We found that the gap effect was attenuated in children with ADHD compared with that in TD controls, regardless of age. The gap effect did not correlate with ADHD-RS or CBCL scores, suggesting that the gap effect may capture deficits that are not identified by these qualitative behavioral evaluations. In the following sections, we discuss the estimation of the gap effect, the mechanism underlying the attenuation of the gap effect in ADHD, and the application of this measure to clinical practice in the future.

The gap effect is normally quantified by subtracting the average reaction time in the gap condition from that in the step condition. This estimate decreases with age [53] and does not differentiate between children with ADHD and TD controls [39], which is consistent with our findings. However, the gap effect calculated using this method might be underestimated, as reaction times are variable and decrease with age. Our results confirmed that the coefficient of variance of reaction time decreased with age and was influenced by subject group (ADHD vs. TD). Therefore, we used ROC analyses to evaluate the difference in saccade reaction time between gap and step trials. In ROC analysis, the area under the curve represents the power of discrimination between gap and step trials, as shown in previous studies [37–38].

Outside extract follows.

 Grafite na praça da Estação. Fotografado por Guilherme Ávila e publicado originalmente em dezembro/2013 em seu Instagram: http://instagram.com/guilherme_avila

We adopted a gap-step task instead of another task to keep the behavioral paradigm as simple as possible. In our paradigm, the disappearance of the fixation point always indicated the appearance (in the step condition) or upcoming appearance (in the gap condition) of a target. Thus, we speculate that the disappearance of the central fixation point facilitated saccade initiation in all trials. By contrast, in behavioral paradigms that use overlap and gap conditions, the disappearance of the central fixation point can facilitate saccade initiation in only half of the trials.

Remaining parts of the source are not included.